* **OPDRACHT**
Geef alle regels van de onderstaande gegevens weer als een JSON-lijst van strings, met één string per regel en zonder de lege regels. Neem de afbeeldingen niet op in je antwoord.
━━━ UITTREKSEL GEGEVENS ━━━
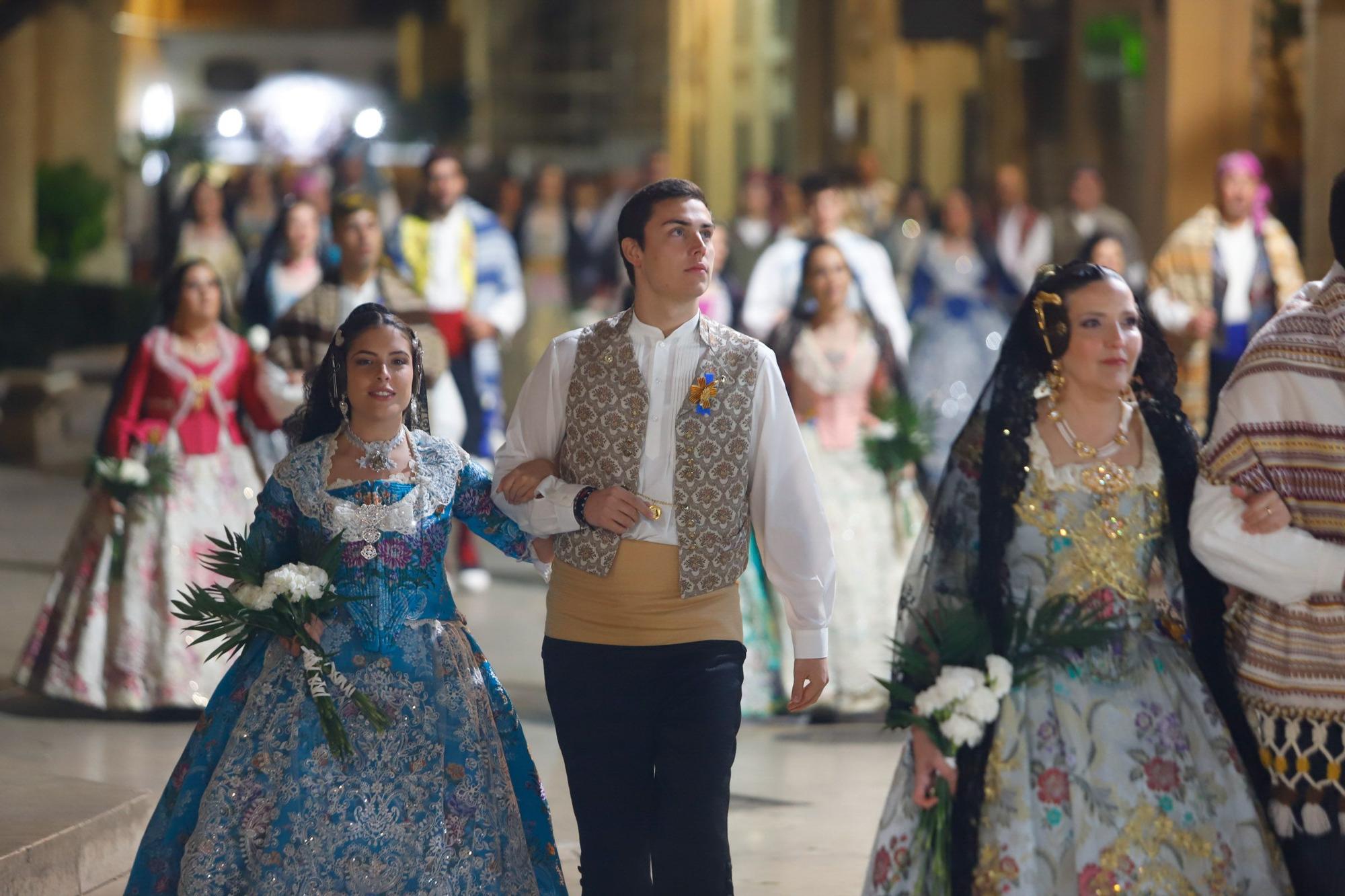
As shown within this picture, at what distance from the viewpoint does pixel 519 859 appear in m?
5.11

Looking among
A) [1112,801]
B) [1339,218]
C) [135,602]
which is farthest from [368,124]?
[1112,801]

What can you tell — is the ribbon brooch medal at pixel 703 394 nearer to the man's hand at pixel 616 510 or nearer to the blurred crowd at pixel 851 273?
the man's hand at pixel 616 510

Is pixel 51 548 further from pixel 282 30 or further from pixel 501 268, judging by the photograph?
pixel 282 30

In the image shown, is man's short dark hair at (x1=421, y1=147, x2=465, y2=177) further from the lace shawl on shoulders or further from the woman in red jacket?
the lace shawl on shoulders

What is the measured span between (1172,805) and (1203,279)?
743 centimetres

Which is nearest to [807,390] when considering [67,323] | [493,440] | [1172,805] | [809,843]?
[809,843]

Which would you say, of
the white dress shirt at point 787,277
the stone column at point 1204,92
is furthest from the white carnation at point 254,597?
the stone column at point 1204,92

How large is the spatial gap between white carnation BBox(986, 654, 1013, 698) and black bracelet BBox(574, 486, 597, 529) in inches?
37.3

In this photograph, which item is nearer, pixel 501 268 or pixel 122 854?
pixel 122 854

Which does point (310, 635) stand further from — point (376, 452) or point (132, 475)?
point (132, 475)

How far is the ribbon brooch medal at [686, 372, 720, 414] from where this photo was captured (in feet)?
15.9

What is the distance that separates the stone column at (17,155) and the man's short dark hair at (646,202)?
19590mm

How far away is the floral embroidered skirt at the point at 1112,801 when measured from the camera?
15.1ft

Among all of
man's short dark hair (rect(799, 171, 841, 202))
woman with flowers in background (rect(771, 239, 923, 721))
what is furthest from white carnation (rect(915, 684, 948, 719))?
━━━
* **UITVOER HIERONDER**
[
  "As shown within this picture, at what distance from the viewpoint does pixel 519 859 appear in m?",
  "5.11",
  "Looking among",
  "A) [1112,801]",
  "B) [1339,218]",
  "C) [135,602]",
  "which is farthest from [368,124]?",
  "[1112,801]",
  "What can you tell — is the ribbon brooch medal at pixel 703 394 nearer to the man's hand at pixel 616 510 or nearer to the blurred crowd at pixel 851 273?",
  "the man's hand at pixel 616 510",
  "Is pixel 51 548 further from pixel 282 30 or further from pixel 501 268, judging by the photograph?",
  "pixel 282 30",
  "In the image shown, is man's short dark hair at (x1=421, y1=147, x2=465, y2=177) further from the lace shawl on shoulders or further from the woman in red jacket?",
  "the lace shawl on shoulders",
  "What is the measured span between (1172,805) and (1203,279)?",
  "743 centimetres",
  "Which is nearest to [807,390] when considering [67,323] | [493,440] | [1172,805] | [809,843]?",
  "[809,843]",
  "Which would you say, of",
  "the white dress shirt at point 787,277",
  "the stone column at point 1204,92",
  "is furthest from the white carnation at point 254,597?",
  "the stone column at point 1204,92",
  "How large is the spatial gap between white carnation BBox(986, 654, 1013, 698) and black bracelet BBox(574, 486, 597, 529) in inches?",
  "37.3",
  "In this photograph, which item is nearer, pixel 501 268 or pixel 122 854?",
  "pixel 122 854",
  "Which does point (310, 635) stand further from — point (376, 452) or point (132, 475)?",
  "point (132, 475)",
  "How far is the ribbon brooch medal at [686, 372, 720, 414] from where this photo was captured (in feet)?",
  "15.9",
  "What is the distance that separates the stone column at (17,155) and the man's short dark hair at (646,202)?",
  "19590mm",
  "How far away is the floral embroidered skirt at the point at 1112,801 when measured from the camera?",
  "15.1ft",
  "Among all of",
  "man's short dark hair (rect(799, 171, 841, 202))",
  "woman with flowers in background (rect(771, 239, 923, 721))",
  "what is furthest from white carnation (rect(915, 684, 948, 719))?"
]